=== DOCUMENT SECTION ===

┌──

New Jersey Real Estate Tips September 30, 2014

How Much of a Down Payment Do I Really Need?

If you’re planning on purchasing a home, it’s important to know the facts regarding down payments. First-time buyers are often surprised to learn how much they need to put down, especially in today’s returning market. The good news is that there are many options available that may fit your current situation. Homeownership is still the American dream, and if you’re tired of paying someone else’s mortgage, buying a home may be right for you.

20% Down Payment Industry Benchmark

In the mortgage industry, 20% down is considered the benchmark down payment. A 20% down payment looks good on paper and indicates financial security. But, what if you don’t have this much cash to put down on a home? With the high cost of rent, you may not have been able to put much away, but are still able to make mortgage payments. Fortunately, 20% down is not a requirement, nor expected in many cases.

└──

=== DATA BLOCK ===
┌──

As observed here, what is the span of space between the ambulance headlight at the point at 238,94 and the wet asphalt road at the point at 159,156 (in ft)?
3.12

└──

=== DIRECTIONS ===
Write out, word for word, the passage of the down payment article above from "20% Down Payment Industry" to "in many cases.".

=== EXERCISE OUTPUT ===
20% Down Payment Industry Benchmark

In the mortgage industry, 20% down is considered the benchmark down payment. A 20% down payment looks good on paper and indicates financial security. But, what if you don’t have this much cash to put down on a home? With the high cost of rent, you may not have been able to put much away, but are still able to make mortgage payments. Fortunately, 20% down is not a requirement, nor expected in many cases.